Python NLP Library: Flair

Sebastian
9 min readSep 14, 2023

Flair is a modern NLP library. From text processing to document semantics, all core NLP tasks are supported. Flair uses modern transformer neural networks models for several tasks, and it incorporates other Python libraries which enables to choose specific models. Its clear API and data structures that annotate text, as well as multi-language support, makes it a good candidate for NLP projects.

This article helps you to get started with Flair. Following its installation, you will learn how to apply text processing and text syntax task, and then see the rich support for text and document semantics.

The technical context of this article is Python v3.11 and Flair v0.12.2. All examples should work with newer versions too.

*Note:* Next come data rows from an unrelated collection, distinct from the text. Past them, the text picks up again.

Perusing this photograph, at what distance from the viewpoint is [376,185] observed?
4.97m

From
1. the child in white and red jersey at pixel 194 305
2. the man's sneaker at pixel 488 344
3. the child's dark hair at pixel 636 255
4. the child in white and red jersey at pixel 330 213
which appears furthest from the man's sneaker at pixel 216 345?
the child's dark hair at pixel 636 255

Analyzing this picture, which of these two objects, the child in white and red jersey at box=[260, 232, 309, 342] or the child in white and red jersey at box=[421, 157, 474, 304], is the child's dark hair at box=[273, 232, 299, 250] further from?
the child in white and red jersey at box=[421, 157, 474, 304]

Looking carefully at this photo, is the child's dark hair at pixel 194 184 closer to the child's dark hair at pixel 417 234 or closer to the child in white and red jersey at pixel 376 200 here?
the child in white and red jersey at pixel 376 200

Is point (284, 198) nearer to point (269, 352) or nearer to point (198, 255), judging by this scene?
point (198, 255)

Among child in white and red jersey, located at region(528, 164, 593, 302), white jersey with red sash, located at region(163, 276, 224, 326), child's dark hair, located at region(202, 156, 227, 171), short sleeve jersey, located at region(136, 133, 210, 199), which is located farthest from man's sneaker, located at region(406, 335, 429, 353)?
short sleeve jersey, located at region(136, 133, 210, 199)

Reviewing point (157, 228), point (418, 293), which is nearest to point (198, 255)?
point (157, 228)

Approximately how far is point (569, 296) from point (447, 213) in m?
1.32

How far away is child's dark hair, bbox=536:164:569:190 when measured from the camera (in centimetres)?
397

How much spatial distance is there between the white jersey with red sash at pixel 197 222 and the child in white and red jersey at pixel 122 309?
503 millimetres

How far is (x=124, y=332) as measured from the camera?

This article originally appeared at my blog admantium.com.

Installation

The Flair library can be installed via pip:

python3 -m pip install flair

The installation can take up to 30 minutes because several other libraries need to be installed as well. Also, when working with sequencers, taggers or datasets, additional data will need to be downloaded.

NLP Tasks

Flair supports all core NLP tasks, and provides additional features to create word vectors and to train custom sequencers.

Text Processing

  • Tokenization
  • Lemmatization
  • Syntactic Chunking

Text Syntax

  • Part-of-Speech Tagging

Text Semantics

  • Semantic Frames Parsing
  • Named Entity Recognition

Document Semantics

  • Sentiment Analysis
  • Language Toxicity Analysis

Furthermore, Flair supports these additional features:

  • Datasets
  • Corpus Management
  • Text Vectors
  • Model Training

Text Processing

Tokenization

Tokenization is applied in Flair automatically. The basic data structure Sentence wraps any-length text and generates tokens.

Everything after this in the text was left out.